Kodály Dances of Galánta (1933)
Rachmaninoff Rhapsody on a Theme of Paganini, Op. 43 (1934)
Debussy Nocturnes – Sirènes (1899)
Stravinsky The Firebird – Suite (1919)
Sunwook Kim (piano, below), CBSO Youth Chorus, City of Birmingham Symphony Orchestra / Mihhail Gerts
Symphony Hall, Birmingham
Thursday 17 February 2022
Written by Richard Whitehouse
As Mihhail Gerts (taking over at short notice from Lionel Bringuier) said in his initial remarks, all four pieces in this concert by the City of Birmingham Symphony Orchestra were written by composers born within 20 years of each other and made for some intriguing interconnections.
Youngest of these composers, Kodály’s piece was on one level the most traditional – Dances of Galánta looking back to the Hungarian Rhapsodies of Liszt with its bringing together folk melodies in a free flowing fantasia whose larger paragraphs were judiciously shaped by Gerts so that a cumulative overall structure was always evident. The CBSO responded with alacrity to Kodály’s vivid if sometimes workaday orchestration, Oliver Janes making the most of the clarinet solo as stealthily sets the course for all that follows through to a teasing final pay-off.

== Written problem A ==
Translate this sentence from the concert review into French: "As Mihhail Gerts (taking over at short notice from Lionel Bringuier) said in his initial remarks, all four pieces in this concert by the City of Birmingham Symphony Orchestra were written by composers born within 20 years of each other and made for some intriguing interconnections."
== Written problem B ==
Answer these questions from the concert review, one line each:
(i) On what date did the concert take place?
(ii) Which conductor did Mihhail Gerts replace at short notice?
(iii) Who played the clarinet solo in the Kodály piece?
== Written problem C ==
Write a continuation of the concert review, starting after its last sentence.

== Record excerpts ==

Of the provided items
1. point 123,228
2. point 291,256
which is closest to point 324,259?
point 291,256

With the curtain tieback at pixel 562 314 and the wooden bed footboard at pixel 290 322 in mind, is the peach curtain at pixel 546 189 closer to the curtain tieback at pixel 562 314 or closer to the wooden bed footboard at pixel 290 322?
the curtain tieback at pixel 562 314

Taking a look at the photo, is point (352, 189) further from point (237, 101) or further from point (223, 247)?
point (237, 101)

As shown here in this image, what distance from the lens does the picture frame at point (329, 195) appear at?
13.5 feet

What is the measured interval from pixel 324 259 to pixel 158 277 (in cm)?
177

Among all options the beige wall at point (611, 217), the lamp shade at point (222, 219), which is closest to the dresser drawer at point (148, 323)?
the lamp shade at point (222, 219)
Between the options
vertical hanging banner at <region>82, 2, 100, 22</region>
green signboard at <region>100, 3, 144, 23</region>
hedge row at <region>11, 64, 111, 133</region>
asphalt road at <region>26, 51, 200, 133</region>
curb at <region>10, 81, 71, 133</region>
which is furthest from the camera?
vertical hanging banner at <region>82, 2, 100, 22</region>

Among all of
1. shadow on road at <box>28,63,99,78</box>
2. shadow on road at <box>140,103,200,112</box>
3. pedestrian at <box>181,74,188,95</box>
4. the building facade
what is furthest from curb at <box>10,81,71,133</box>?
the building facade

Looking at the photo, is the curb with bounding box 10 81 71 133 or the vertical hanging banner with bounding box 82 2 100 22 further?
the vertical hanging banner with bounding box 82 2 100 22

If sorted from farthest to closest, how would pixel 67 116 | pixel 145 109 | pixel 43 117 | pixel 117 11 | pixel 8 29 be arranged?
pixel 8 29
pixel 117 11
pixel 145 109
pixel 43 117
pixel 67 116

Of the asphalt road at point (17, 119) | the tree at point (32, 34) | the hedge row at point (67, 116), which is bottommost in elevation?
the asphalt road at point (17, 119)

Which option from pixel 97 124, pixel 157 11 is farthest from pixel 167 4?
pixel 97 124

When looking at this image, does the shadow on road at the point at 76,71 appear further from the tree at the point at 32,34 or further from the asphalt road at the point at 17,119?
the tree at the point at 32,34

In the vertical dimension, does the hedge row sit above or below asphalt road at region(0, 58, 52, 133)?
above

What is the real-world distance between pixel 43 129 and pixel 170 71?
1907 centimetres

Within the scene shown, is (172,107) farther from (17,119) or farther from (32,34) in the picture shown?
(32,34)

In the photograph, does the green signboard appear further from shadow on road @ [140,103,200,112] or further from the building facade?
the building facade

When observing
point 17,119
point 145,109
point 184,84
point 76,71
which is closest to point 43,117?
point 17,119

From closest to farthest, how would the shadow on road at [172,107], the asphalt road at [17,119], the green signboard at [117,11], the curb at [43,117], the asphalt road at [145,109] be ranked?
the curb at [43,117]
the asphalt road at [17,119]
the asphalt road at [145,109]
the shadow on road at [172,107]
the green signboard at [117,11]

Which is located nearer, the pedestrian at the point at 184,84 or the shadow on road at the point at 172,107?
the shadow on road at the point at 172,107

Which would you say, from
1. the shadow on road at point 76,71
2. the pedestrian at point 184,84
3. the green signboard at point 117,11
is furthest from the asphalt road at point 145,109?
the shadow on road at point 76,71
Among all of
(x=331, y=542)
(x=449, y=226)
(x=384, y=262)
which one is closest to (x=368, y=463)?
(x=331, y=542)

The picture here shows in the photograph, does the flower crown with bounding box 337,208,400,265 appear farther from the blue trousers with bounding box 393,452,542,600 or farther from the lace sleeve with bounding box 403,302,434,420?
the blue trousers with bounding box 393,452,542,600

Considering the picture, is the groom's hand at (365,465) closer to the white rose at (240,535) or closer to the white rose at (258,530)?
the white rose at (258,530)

== Response A ==
Comme l'a dit Mihhail Gerts (qui remplaçait au pied levé Lionel Bringuier) dans ses remarques initiales, les quatre œuvres de ce concert du City of Birmingham Symphony Orchestra ont toutes été écrites par des compositeurs nés à moins de 20 ans d'intervalle les uns des autres, et elles ont donné lieu à quelques correspondances intrigantes.

== Response B ==
(i) Thursday 17 February 2022
(ii) Lionel Bringuier
(iii) Oliver Janes

== Response C ==
By the time of Rhapsody on a Theme of Paganini, Rachmaninoff’s music had all but shed its earlier opulence for a tensile, even sardonic quality pointing up expressive contrasts between the 24 variations which fall naturally while ingeniously into a three-movement continuity. It helped that Sunwook Kim constantly brought out those subtle changes of emphasis to which the theme is put, not least when combined with the Dies irae plainchant as if to underline the darker ambivalence at work in this music. That said, the 16th and 17th variations might have been probed even more deeply, so making the famous 18th more affecting in its catharsis, but the six variations of the ‘finale’ headed with unfailing panache to the suitably deadpan close – Kim responding to the enthusiastic applause with a limpid take on Brahms’s Intermezzo in A.
Whether or not it was the earliest piece to use wordless voices as a facet of the orchestration, Debussy’s Sirènes provided a template for numerous comparably innovative works across the next quarter-century and beyond. Gerts was scrupulous as to his enfolding of the textural strands into a cohesive and diaphanous whole; one to which the CBSO Youth Chorus made a suitably ethereal contribution. Nor was this too passive a reading as it moved with notably restive intent toward a culmination which brought a necessary measure of emotional repose.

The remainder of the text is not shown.